A report from U.S. Justice Department attorneys overseeing the V.I. Police Department’s compliance with a 16-year-old federal consent decree will be delayed because of the ongoing shutdown of the federal government.
The department’s Civil Rights Division wrote U.S. District Court Chief Judge Robert Molloy last week to request a stay, saying that they would not be able to file this month’s report because attorneys had been furloughed while Democrats and Republicans in Congress continued to spar over a federal appropriations bill. Molloy granted the request Wednesday but said the parties are still required to attend an evidentiary hearing in December, barring a subsequent order to continue.
Molloy told police officials, Justice Department attorneys, and a court-appointed monitor during the last evidentiary hearing in September that local law enforcement was on the “right track” and “right path” to complying with the consent decree, which was entered in 2009 following allegations that VIPD officers habitually deprived Virgin Islanders of their constitutional rights. That recent hearing covered reporting periods up to May 31. Since then, officers on St. Croix and St. Thomas have shot and killed at least two men: Alejandro Torres III, 48, on July 17 and Tyler Simpson, 36, on St. Thomas.
The Source has repeatedly sought information about those killings. Earlier this month, VIPD finally provided a copy of its body-worn camera policy, which states that public records requests for bodycam footage “shall be accepted and processed, in accordance with the provisions of federal and territorial law and forwarded to the Project Administrator.’ Further, “Public and Media request [sic] will be forwarded to the Public Information Officer.”
Another section states that body-worn camera footage “for release pursuant to a public records request or as authorized by the Commissioner or designee, shall be redacted, as required by law and Department procedures, prior to release.”
The Source responded by again requesting footage recorded by officers involved in the shootings of Torres and Simpson but has not received a response.

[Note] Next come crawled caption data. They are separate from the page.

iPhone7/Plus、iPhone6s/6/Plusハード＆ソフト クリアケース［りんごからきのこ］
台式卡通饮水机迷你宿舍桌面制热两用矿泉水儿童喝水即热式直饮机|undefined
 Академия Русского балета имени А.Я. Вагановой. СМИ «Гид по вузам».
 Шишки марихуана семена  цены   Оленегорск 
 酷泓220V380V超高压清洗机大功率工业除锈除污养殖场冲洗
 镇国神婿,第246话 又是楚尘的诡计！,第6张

Though U.S. Justice Department attorneys were unable to submit a report this month, attorneys for the V.I. Justice Department submitted their own status report on behalf of the VIPD. According to Assistant Attorney General Ariel Smith, the department has one Force Review Board report awaiting Commissioner Mario Brooks’s review and signature, and investigative reports into two “Level 1” use of force incidents have been sent to supervisors for review before being forwarded to the board.
The only explicit acknowledgment of the summer’s killings was a statement that “VIPD is currently providing training (i.e., building entry) to their officers based on the body-worn camera reviews of officers of the most recent Officer-Involved Shooting Incidents,” according to the report.